= Description of the task =
Echo every one of the records below word for word, leaving the pictures out of your reply.

== Data supplied

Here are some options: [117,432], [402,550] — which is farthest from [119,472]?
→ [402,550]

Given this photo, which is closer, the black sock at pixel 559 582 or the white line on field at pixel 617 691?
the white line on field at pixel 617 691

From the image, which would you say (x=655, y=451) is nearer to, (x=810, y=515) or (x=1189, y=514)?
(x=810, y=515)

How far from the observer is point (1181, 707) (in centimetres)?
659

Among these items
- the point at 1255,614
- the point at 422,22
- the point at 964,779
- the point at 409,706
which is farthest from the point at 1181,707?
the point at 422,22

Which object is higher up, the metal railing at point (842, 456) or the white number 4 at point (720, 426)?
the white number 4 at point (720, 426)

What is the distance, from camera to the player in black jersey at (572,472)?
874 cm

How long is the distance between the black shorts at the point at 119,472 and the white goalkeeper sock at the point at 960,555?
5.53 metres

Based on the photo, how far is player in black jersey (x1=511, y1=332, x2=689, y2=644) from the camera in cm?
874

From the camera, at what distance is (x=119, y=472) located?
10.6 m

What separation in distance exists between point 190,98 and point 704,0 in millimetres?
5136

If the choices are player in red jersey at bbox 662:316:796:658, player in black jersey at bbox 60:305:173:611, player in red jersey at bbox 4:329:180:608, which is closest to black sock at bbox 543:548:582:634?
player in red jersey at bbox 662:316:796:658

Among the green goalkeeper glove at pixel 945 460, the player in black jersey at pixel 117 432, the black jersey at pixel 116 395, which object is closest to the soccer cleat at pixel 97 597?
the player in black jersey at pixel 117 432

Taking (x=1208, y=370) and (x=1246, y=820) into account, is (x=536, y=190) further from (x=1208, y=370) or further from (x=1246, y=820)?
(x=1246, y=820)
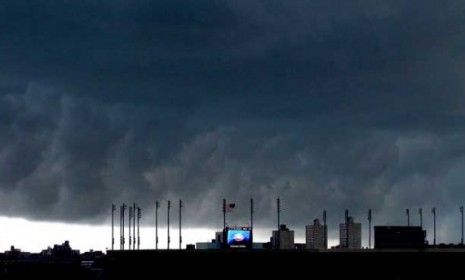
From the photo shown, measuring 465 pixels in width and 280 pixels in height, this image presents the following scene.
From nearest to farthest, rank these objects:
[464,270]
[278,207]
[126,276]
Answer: [464,270] → [126,276] → [278,207]

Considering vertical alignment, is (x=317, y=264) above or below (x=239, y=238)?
below

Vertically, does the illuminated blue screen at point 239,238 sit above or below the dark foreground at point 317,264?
above

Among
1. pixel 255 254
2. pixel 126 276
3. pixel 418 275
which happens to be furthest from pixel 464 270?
pixel 126 276

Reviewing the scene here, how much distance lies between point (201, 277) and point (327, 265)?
16.1m

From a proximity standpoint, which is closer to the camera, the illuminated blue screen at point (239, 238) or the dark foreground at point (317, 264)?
the dark foreground at point (317, 264)

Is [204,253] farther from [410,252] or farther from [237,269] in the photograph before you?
[410,252]

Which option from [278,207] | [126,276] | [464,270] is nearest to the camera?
[464,270]

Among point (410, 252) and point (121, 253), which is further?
point (121, 253)

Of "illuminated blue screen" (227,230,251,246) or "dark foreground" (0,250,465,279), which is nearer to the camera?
"dark foreground" (0,250,465,279)

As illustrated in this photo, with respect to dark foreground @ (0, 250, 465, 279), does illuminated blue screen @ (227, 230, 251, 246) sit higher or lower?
higher

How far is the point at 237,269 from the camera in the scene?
123250mm

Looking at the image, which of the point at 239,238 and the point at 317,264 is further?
the point at 239,238

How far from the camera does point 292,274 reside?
4811 inches

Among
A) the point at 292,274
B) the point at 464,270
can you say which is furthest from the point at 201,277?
the point at 464,270
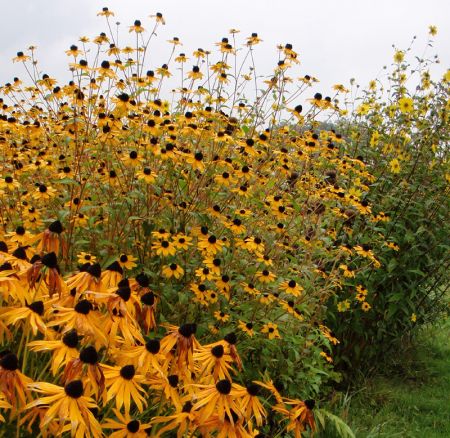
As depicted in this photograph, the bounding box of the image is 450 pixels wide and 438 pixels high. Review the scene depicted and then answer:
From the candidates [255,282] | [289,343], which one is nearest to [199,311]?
[255,282]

====

= Completed exercise =
Here are some options: [117,432], [402,550] — which is farthest from [119,472]?
→ [402,550]

Given this photo, which is closer, the black sock at pixel 559 582 or the white line on field at pixel 617 691?
the white line on field at pixel 617 691

From the image, which would you say (x=655, y=451) is nearer to, (x=810, y=515) or (x=1189, y=514)?
(x=810, y=515)

How far from the observer is point (1181, 707) (in centimetres)?
659

Among these items
- the point at 1255,614
- the point at 422,22
- the point at 964,779
- the point at 409,706
which is farthest from the point at 1181,707?
the point at 422,22

Which object is higher up, the metal railing at point (842, 456) or the white number 4 at point (720, 426)?
the white number 4 at point (720, 426)

What is the distance, from camera to the player in black jersey at (572,472)?
874 cm

How long is the distance between the black shorts at the point at 119,472 and the white goalkeeper sock at the point at 960,555?
5.53 metres

Based on the photo, how far is player in black jersey (x1=511, y1=332, x2=689, y2=644) from the camera in cm?
874

From the camera, at what distance is (x=119, y=472) located?
10.6 m

What separation in distance exists between point 190,98 and point 704,0 in millimetres?
5136

If the choices are player in red jersey at bbox 662:316:796:658, player in black jersey at bbox 60:305:173:611, player in red jersey at bbox 4:329:180:608, which is closest to black sock at bbox 543:548:582:634?
player in red jersey at bbox 662:316:796:658

Among the green goalkeeper glove at pixel 945 460, the player in black jersey at pixel 117 432, the black jersey at pixel 116 395, which object is closest to the soccer cleat at pixel 97 597?
the player in black jersey at pixel 117 432

Taking (x=1208, y=370) and (x=1246, y=820) into account, is (x=536, y=190) further from (x=1208, y=370) or further from (x=1246, y=820)?
(x=1246, y=820)
From the photo shown, measuring 465 pixels in width and 280 pixels in height, this image presents the following scene.
From nearest to farthest, rank these objects:
[464,270]
[278,207]
[126,276]
Answer: [464,270] → [126,276] → [278,207]

Considering vertical alignment, is (x=317, y=264) above or below (x=239, y=238)?
below

Vertically, does the illuminated blue screen at point 239,238 sit above or below the dark foreground at point 317,264?
above

Among
1. pixel 255 254
2. pixel 126 276
3. pixel 418 275
which happens to be furthest from pixel 464 270?
pixel 126 276

Reviewing the scene here, how much distance lies between point (201, 277) and point (327, 265)?
16.1m

From a proximity standpoint, which is closer to the camera, the illuminated blue screen at point (239, 238) or the dark foreground at point (317, 264)?
the dark foreground at point (317, 264)

Is [204,253] farther from [410,252] or farther from [237,269] in the photograph before you?
[410,252]

Which option from [278,207] | [126,276] | [464,270] is nearest to the camera?
[464,270]

Among point (410, 252) and point (121, 253), which is further?
point (121, 253)

Of "illuminated blue screen" (227,230,251,246) or "dark foreground" (0,250,465,279), which is nearer to the camera?
"dark foreground" (0,250,465,279)

As illustrated in this photo, with respect to dark foreground @ (0, 250, 465, 279), does illuminated blue screen @ (227, 230, 251, 246) sit higher or lower?
higher

How far is the point at 237,269 from the camera in the scene?
123250mm

Looking at the image, which of the point at 239,238 and the point at 317,264 is further?
the point at 239,238

How far from the camera does point 292,274 reside?
4811 inches

Among
A) the point at 292,274
B) the point at 464,270
can you say which is furthest from the point at 201,277?
the point at 464,270
As depicted in this photograph, the bounding box of the image is 450 pixels wide and 438 pixels high. Review the scene depicted and then answer:
From the candidates [255,282] | [289,343], which one is nearest to [199,311]?
[255,282]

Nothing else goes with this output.